| CONSIGNE |
Restituez à l'identique les lignes des données, depuis la ligne contenant « By what distance » jusqu'à la fin des données, ces deux bornes comprises. Ne faites pas figurer les images dans votre réponse.

:: DONNÉES DE L'EXERCICE

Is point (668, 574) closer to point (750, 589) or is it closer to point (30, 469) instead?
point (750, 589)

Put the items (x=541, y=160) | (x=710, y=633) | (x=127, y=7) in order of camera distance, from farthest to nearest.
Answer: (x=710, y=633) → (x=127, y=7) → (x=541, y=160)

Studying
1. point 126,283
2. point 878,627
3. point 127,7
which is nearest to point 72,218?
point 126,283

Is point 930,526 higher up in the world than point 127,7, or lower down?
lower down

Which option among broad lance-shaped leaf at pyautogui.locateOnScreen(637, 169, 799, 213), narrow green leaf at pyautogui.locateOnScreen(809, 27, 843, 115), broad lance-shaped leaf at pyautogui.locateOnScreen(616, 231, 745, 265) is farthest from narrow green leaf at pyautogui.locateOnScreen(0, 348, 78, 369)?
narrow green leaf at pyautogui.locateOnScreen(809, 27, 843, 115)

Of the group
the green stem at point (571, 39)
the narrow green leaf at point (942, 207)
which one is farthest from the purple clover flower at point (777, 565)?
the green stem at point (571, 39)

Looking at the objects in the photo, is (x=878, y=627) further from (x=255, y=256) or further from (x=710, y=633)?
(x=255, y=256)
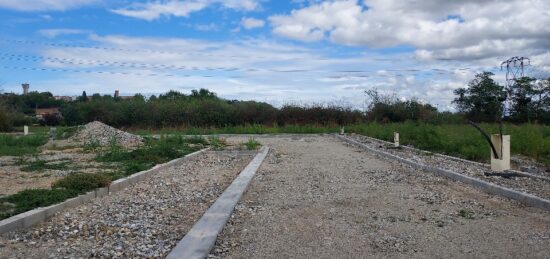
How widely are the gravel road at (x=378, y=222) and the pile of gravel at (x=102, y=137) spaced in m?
13.8

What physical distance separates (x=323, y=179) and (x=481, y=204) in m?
3.84

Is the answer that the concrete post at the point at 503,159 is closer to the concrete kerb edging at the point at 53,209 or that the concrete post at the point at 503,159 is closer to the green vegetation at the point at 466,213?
the green vegetation at the point at 466,213

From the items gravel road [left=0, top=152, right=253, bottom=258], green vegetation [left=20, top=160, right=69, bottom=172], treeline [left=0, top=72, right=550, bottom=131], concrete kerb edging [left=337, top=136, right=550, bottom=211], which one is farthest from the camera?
treeline [left=0, top=72, right=550, bottom=131]

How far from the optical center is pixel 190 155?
55.4 feet

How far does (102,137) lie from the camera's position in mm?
24719

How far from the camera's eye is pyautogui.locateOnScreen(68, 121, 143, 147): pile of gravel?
23.1m

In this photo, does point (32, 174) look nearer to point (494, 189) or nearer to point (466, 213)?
point (466, 213)

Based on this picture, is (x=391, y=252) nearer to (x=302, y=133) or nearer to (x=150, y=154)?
(x=150, y=154)

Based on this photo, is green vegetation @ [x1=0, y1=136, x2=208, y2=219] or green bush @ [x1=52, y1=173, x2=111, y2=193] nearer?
green vegetation @ [x1=0, y1=136, x2=208, y2=219]

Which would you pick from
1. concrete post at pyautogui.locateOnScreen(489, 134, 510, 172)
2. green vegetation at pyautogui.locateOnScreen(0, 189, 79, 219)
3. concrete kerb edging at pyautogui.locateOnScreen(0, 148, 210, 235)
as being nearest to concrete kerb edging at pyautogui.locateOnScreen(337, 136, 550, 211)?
concrete post at pyautogui.locateOnScreen(489, 134, 510, 172)

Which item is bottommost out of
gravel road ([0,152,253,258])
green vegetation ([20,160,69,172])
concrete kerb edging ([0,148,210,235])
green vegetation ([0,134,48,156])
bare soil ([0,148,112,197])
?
gravel road ([0,152,253,258])

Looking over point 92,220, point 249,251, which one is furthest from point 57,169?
point 249,251

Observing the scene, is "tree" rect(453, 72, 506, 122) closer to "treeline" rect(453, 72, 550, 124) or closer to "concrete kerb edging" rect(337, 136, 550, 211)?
"treeline" rect(453, 72, 550, 124)

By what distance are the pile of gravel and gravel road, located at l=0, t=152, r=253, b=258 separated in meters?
13.0
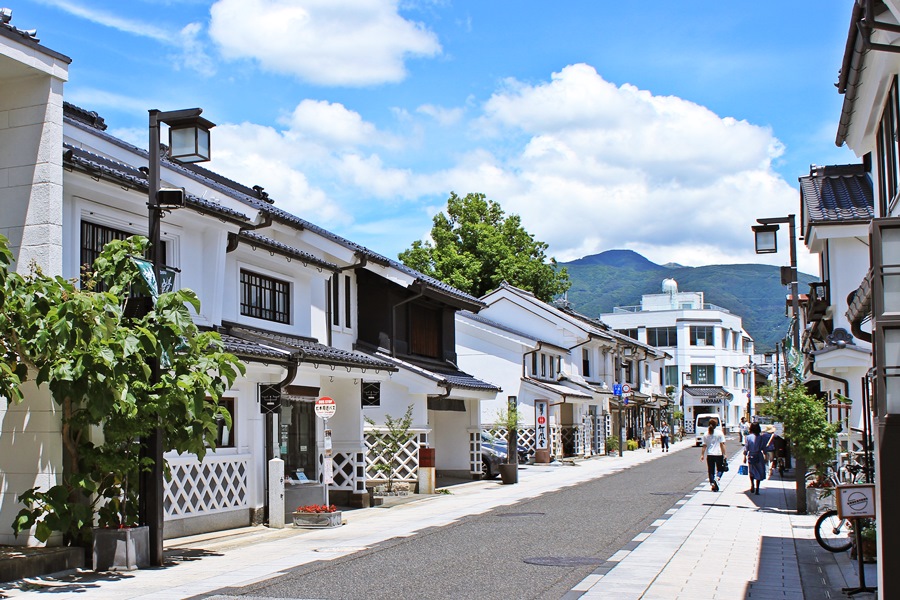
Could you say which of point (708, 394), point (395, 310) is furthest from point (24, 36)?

::::

| RÉSULTAT ATTENDU |
By what distance are the pile of gravel and gravel road, located at l=0, t=152, r=253, b=258 separated in meters?
13.0
Could you say which of point (708, 394), point (395, 310) is furthest from point (24, 36)?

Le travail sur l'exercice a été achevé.